As you harvest your fruit you may well end up munching on a few, for Cucamelons are irresistible and can be eaten off the vine! Slice them in half and add to tossed salads, or even drop them whole. But that’s hardly all.
Mouse Melons make a crunchy, tangy snack to serve with olives and nuts to accompany aperitifs like dry white wine or dry martinis. You can spear them with toothpicks or simply put one in a martini just as you would an olive. (Ian Fleming’s secret notes reveal that 007 was so crazy about Cucamelons that if he got a couple of them in a martini, he would happily accept it even if it was only stirred . . . and not shaken.)
You can make a delicious pickle with cucamelon, gherkins, dill, and such. They can be diced and mixed into salsas.
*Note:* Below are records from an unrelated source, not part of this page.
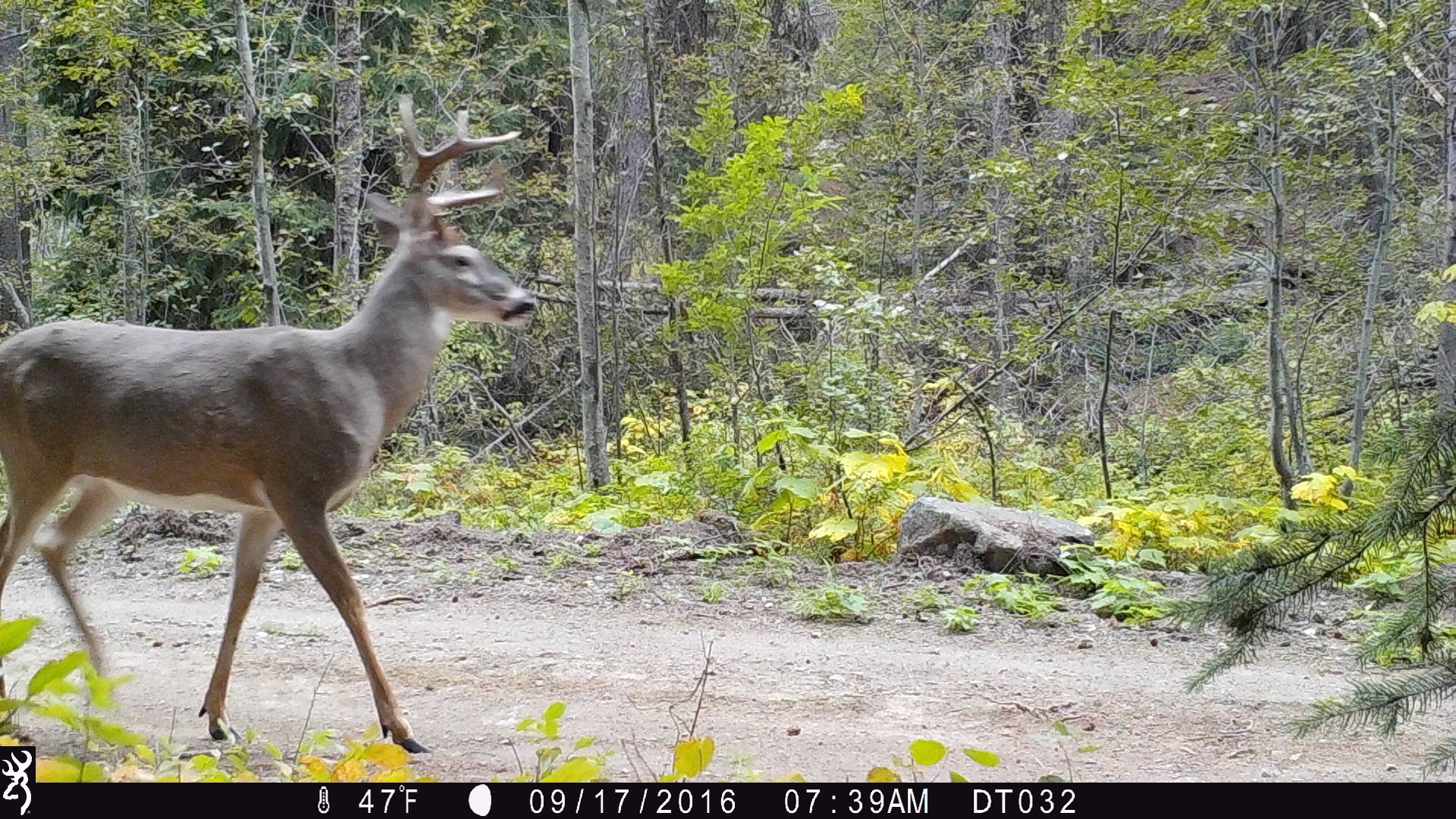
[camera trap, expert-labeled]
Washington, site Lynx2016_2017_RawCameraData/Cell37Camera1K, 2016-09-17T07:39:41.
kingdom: Animalia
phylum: Chordata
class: Mammalia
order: Artiodactyla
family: Cervidae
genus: Odocoileus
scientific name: Odocoileus virginianus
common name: white-tailed deer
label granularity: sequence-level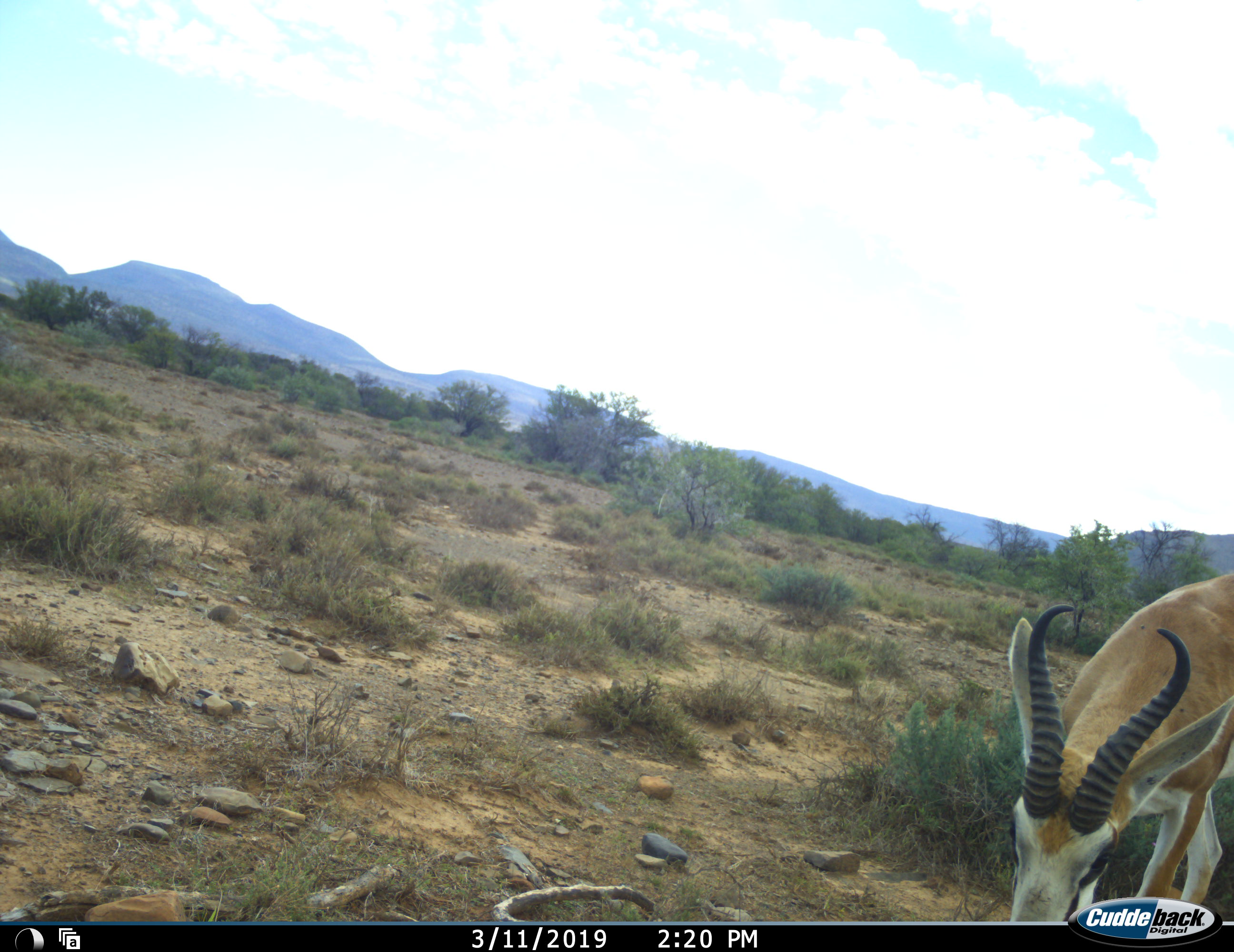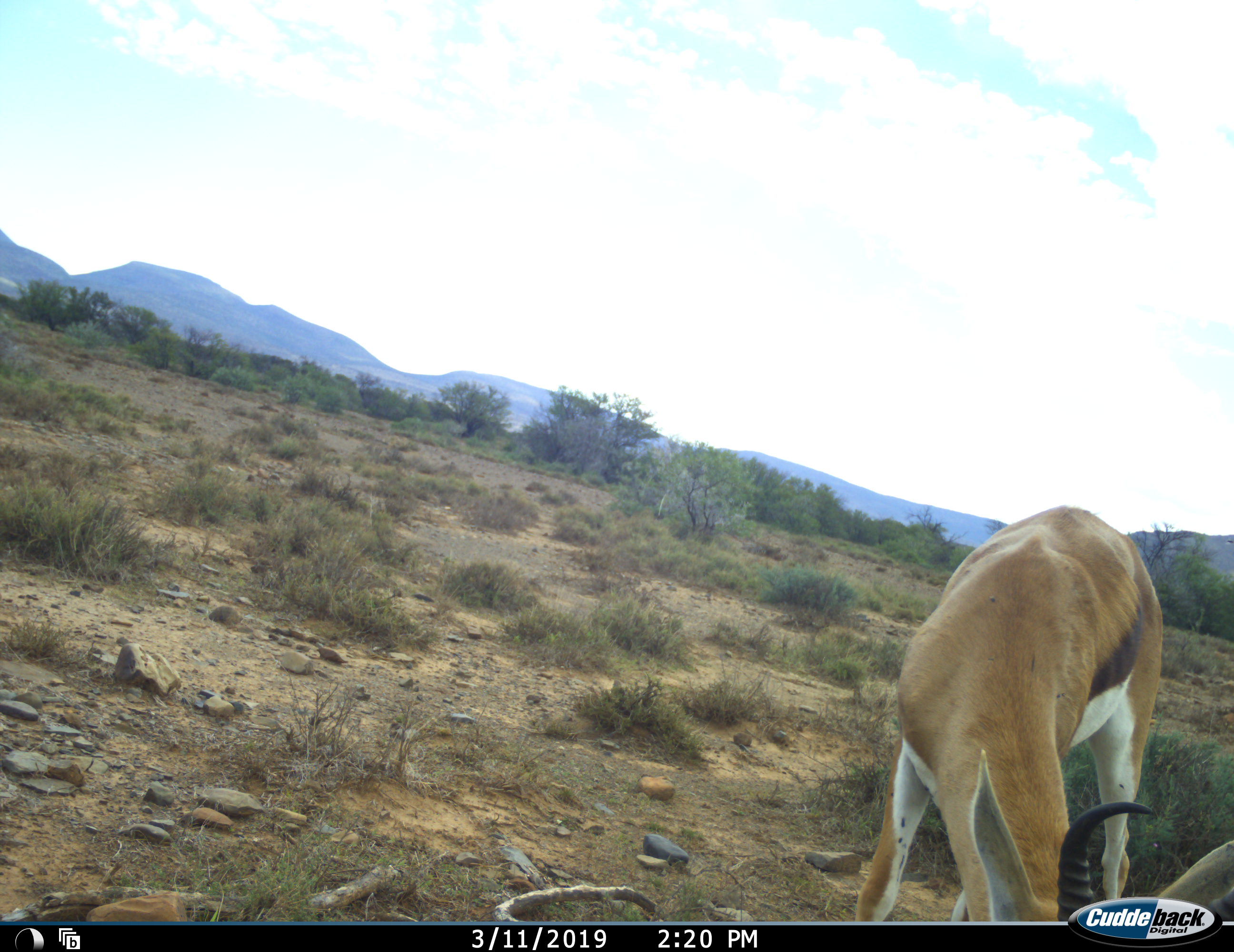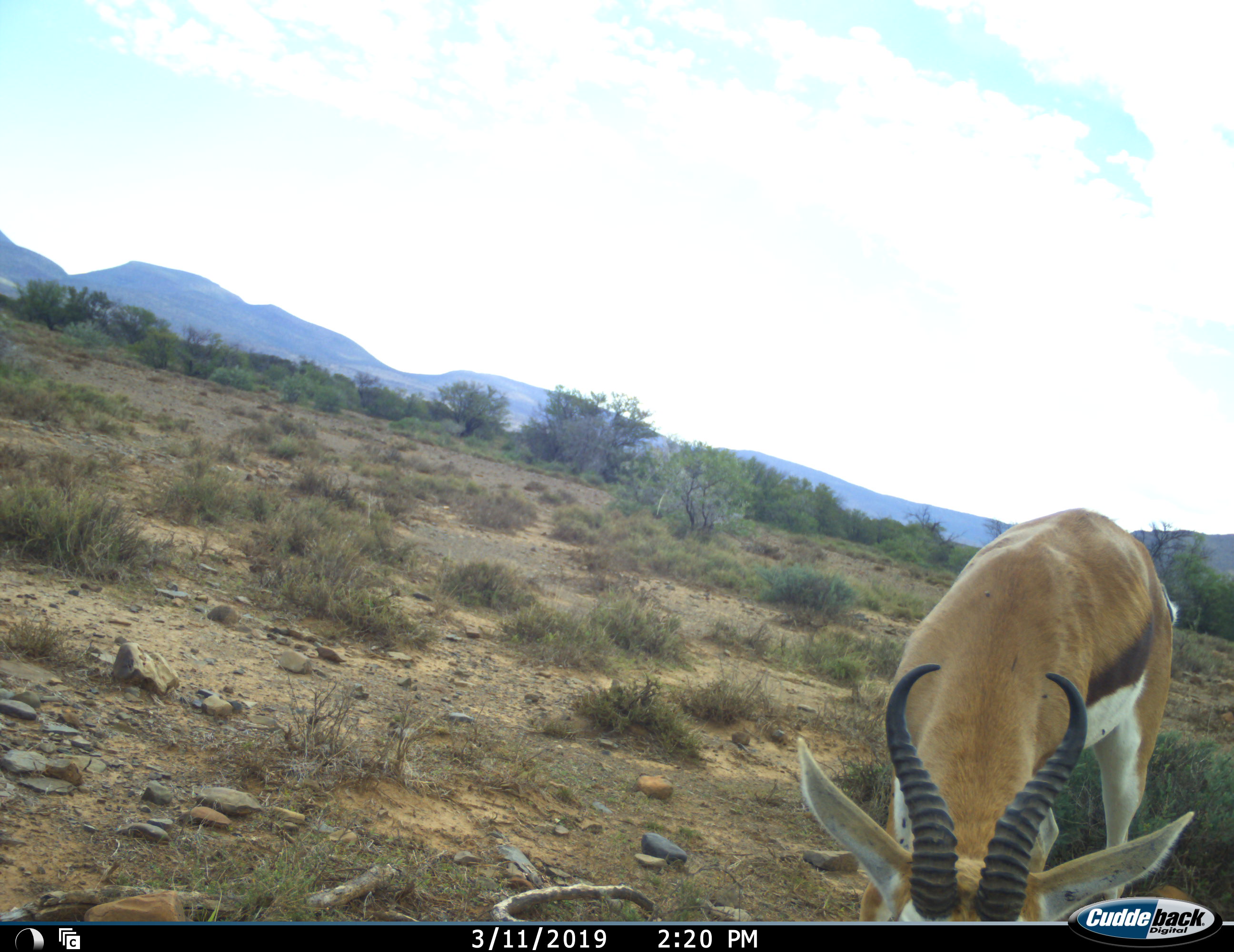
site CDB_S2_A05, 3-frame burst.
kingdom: Animalia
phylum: Chordata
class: Mammalia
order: Artiodactyla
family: Bovidae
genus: Antidorcas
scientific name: Antidorcas marsupialis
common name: springbok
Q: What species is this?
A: Springbok (Antidorcas marsupialis).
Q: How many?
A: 1.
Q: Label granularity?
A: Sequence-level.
They will impart a zestful flavour if added to a veggie stir-fry.
Cucamelon are also a fine addition to sangria, either as an ingredient when you make it or to be sliced in half and stirred in later.
Would you believe that the word ‘superfood’ is beginning to be bandied about for this cute ‘mouse melon’? Though that is probably an exaggeration there is no gainsaying the nutritional value of Cucamelon.
To begin with, it is a very good sources of dietary fibre. More importantly it contains lycopene, beta-carotene, and other anti-oxidants. It is especially rich in potassium. Finally, it supplies significant amounts of Vitamins C and E.
The net result is that this fruit has an anti-ageing effect and promotes neurological health. It is also considered to be anti-diabetic, anti-inflammatory and anti-cancer.